Grand National-winning jockey Liam Treadwell has been found dead in a property in England.
Grand National-winning jockey Liam Treadwell, who returned from retirement last year, has been found dead in England, aged 34.
Treadwell sprang one of the biggest surprises in the world’s greatest steeplechase when riding 100-1 outsider Mon Mome to victory in 2009 for trainer Venetia Williams, on his first attempt.
He was also third on Monbeg Dude in 2015.
Other big-race successes for Treadwell included the Grand Sefton Handicap Chase at Aintree on Bennys Mist in 2015 and the Byrne Group Plate on Carrickboy at the Cheltenham Festival in 2013.
Treadwell announced his retirement from riding in February 2018, but returned to the saddle in March 2019.
As well as still riding, he was assistant to the Bridgnorth-based trainer Alastair Ralph, who described Treadwell’s death as “unbelievably sad” and a “big shock”.
Treadwell rode more than 300 winners during his career.
A statement from West Mercia Police read: “Earlier this morning police were called to an address in Billingsley, near Bridgnorth, following the death of a man in his 30s.

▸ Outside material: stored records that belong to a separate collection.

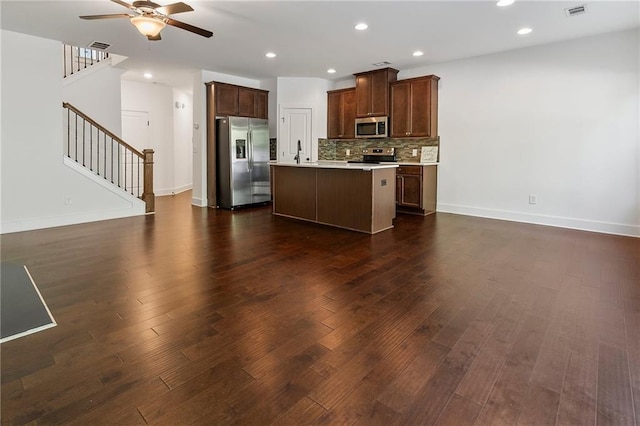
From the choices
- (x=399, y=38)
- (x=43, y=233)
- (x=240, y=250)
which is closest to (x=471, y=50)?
(x=399, y=38)

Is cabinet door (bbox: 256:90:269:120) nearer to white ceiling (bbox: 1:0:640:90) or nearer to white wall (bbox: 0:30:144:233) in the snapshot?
white ceiling (bbox: 1:0:640:90)

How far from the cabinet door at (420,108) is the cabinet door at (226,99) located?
139 inches

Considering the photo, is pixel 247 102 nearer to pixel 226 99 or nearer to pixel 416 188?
pixel 226 99

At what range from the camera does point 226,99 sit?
7234 millimetres

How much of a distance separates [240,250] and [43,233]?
9.74 ft

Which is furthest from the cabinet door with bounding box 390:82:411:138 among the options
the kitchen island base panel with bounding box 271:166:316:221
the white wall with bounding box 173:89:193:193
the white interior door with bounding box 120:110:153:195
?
the white interior door with bounding box 120:110:153:195

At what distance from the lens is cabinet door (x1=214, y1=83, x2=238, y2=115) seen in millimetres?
7113

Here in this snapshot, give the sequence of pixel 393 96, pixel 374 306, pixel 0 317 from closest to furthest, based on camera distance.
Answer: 1. pixel 0 317
2. pixel 374 306
3. pixel 393 96

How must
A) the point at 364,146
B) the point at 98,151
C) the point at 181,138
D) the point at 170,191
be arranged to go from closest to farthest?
the point at 98,151 → the point at 364,146 → the point at 170,191 → the point at 181,138

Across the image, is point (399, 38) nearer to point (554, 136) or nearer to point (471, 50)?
point (471, 50)

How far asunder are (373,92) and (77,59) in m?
5.81

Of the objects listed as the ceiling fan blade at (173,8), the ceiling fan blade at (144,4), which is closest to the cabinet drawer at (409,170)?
the ceiling fan blade at (173,8)

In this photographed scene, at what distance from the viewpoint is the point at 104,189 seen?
5.84 meters

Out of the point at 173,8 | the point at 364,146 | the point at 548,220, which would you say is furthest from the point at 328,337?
the point at 364,146
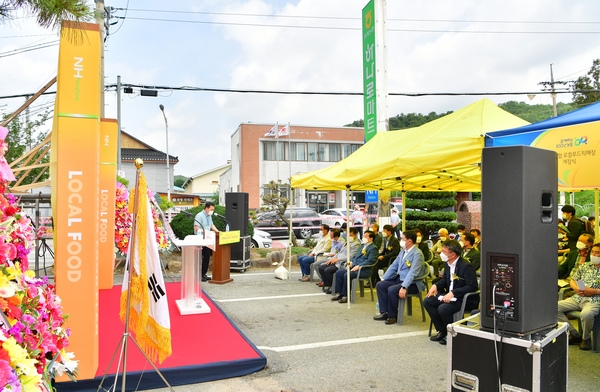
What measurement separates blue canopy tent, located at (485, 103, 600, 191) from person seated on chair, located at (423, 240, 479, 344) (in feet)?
5.13

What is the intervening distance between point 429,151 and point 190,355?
3.56m

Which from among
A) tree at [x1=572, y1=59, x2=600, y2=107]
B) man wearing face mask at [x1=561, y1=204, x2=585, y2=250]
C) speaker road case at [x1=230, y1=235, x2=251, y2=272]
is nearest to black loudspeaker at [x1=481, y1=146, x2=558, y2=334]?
man wearing face mask at [x1=561, y1=204, x2=585, y2=250]

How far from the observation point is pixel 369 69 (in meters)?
11.0

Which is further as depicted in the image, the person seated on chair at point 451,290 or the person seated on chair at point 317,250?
the person seated on chair at point 317,250

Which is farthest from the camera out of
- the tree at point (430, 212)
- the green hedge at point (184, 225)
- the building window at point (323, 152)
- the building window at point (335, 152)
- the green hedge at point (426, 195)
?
the building window at point (335, 152)

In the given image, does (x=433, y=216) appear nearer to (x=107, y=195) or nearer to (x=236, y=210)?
(x=236, y=210)

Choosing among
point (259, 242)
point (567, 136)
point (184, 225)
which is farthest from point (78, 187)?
point (259, 242)

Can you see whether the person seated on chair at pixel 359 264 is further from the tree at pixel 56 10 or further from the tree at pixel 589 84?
the tree at pixel 589 84

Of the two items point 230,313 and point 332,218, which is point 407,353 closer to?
point 230,313

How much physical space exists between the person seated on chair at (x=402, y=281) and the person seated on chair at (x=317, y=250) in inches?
116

“The death is currently being treated as unexplained. However, at this stage there is believed to be no third-party involvement.”
Mick Fitzgerald – also a Grand National-winning rider having landed the Aintree spectacular aboard Rough Quest in 1996 – is a former weighing-room colleague of Treadwell’s.
He told Sky Sports Racing: “Seeing him winning the Grand National is in many ways the best way to remember him.
“He was a really nice guy, he was a lovely rider – and it’s just awfully sad. It’s sad for his family and anybody connected with him. It just highlights again how precious life is.”
The British Horseracing Authority’s chief executive Nick Rust also paid tribute.
“Liam had a fine career in British racing, riding over 300 winners in the 17 years that he held a jockeys’ licence, obviously none more memorable than his remarkable 100-1 Grand National success on Mon Mome in 2009 – a ride that cemented his place in racing folklore,” Rust said.
“The racing community will be united in grief today, and the thoughts of everyone at the BHA are with Liam’s friends, family and colleagues.”